Monday, September 21, 2009

New GeForce GTX 295

Dr. Box has ordered a new card for the research the I am working on. I have not installed it yet, probably need help from Himanshu. These are the specifications of it.

NVIDIA GeForce GTX 295
480 processor cores (240 per GPU)
Memory 1792 MB GDDR3 ( 896MB per GPU )
Memory Bandwidth 223.8 GB/sec


Friday, September 18, 2009

5 T-Shirts for 5 Bucks!

I was just thinking to buy some new t-shirts. And yesterday, I found some on sale in Walgreen. There were labeled of 5 for $10 on adult ones and 5 for $5 on youth ones. I picked 5 youth shirts because with my size, I could wear medium size of youth. :)

The fabric was okay but more important, they were cheap. ^^


Landscape in Latex & Tex to Word

Found in Tex Blog.

To change the whole document use
\documentclass[landscape, 12pt]{report}
or
\usepackage[landscape]{geometry}

To change only single pages
\usepackage{lscape}
with
\begin{landscape}
...
\end{landscape}


Tex to Word
latex2rtf
Converters from LaTeX to PC Textprocessors


Wednesday, September 16, 2009

Wet Wet Wet

I did not get burned by the sun yesterday but I got wet...

I had realized that it was going to rain sooner or later before I left home around noon. Still, I forgot my umbrella. Stupid me!

It started sprinkling when I was in the middle of the way and then pouring. I did not run after all. I knew that I could not avoid getting wet.

Alright. Just soggy...



Saturday, September 05, 2009

First Day On the Road

In the afternoon, James took me to go practice driving. We started around a quarter past two and reached home around four thirty. Two hours on the road!

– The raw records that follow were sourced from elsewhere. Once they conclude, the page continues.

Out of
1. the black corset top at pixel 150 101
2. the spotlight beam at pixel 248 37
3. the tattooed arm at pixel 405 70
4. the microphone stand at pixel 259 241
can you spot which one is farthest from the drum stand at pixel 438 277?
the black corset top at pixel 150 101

James took me to somewhere that the traffic was not busy. I would say... it was almost empty. I started driving with the speed of 20 mph. So slow... The area was not flat and the road was not so straight though. I had to drive up and down hills all the time. I could not control the car to be in the lane at first. It took me a while to be able to control it. After that I drove faster but never made it over 50 mph. I also could not keep the car in the right lane when I made a turn. Fortunately, the roads are empty. =S

We passed some cities which were not busy as well. And when the streets were narrow, I kept went far to the right. The oncoming cars on the left scared me. So James had to push the wheel back for me sometimes. T_T

Anyway, I could make my way home safely. =)

===

James just got me the route a moment ago. Started at A and finished at F which was our house.


View Larger Map



Friday, September 04, 2009

Time to Beat Hearts!

Yeah! I just got the learner's permit today. Let's get a car and out into the street. haha

Well, I did not think I could pass the writing test since I got about 5 from 40 questions incorrectly. At any rate, I've passed. =D

Now all I have to do is just practice driving. Let's do it!


Wednesday, September 02, 2009

One Week In The New House

A week has passed since I moved to the new apartment. Everything is okay.

I walked to Tech on Monday. It took me half an hour to get there. Even the weather was not so hot, I was sweaty when I got back. I also got some cookies from my neighbor; my landlady's daughter in law.

Yesterday, I spent the whole afternoon with my friends, Gan and Bell, in Shreveport. We had lunch at some sort of Vietnamese restaurant, went shopping, bought some Asian food.


Wednesday, August 26, 2009

Pix of My New House

Here you go!




Tuesday, August 25, 2009

New House

I have moved to the new apartment, next to James and P Noon. I moved on Monday afternoon and have spent all day cleaning. I am sick of it. Pray not to have to clean for years. Now I am living on my own. Hopefully everything will be alright.


Thursday, August 13, 2009

They Were Really Raccoons!

When I walked to Aig and Monn's house last night (around 9), I saw them strolled around the trash by Dawg House, and there were two of them. By the time I see them I stopped and they also stopped and gazed at me. They were really raccoons with black and gray. There were black circles around their eyes, and black rings along there tails, and black feet, and furry but quite wet 'cause it had rained in the evening. They ran away when I started walking again. They were so cute though. =)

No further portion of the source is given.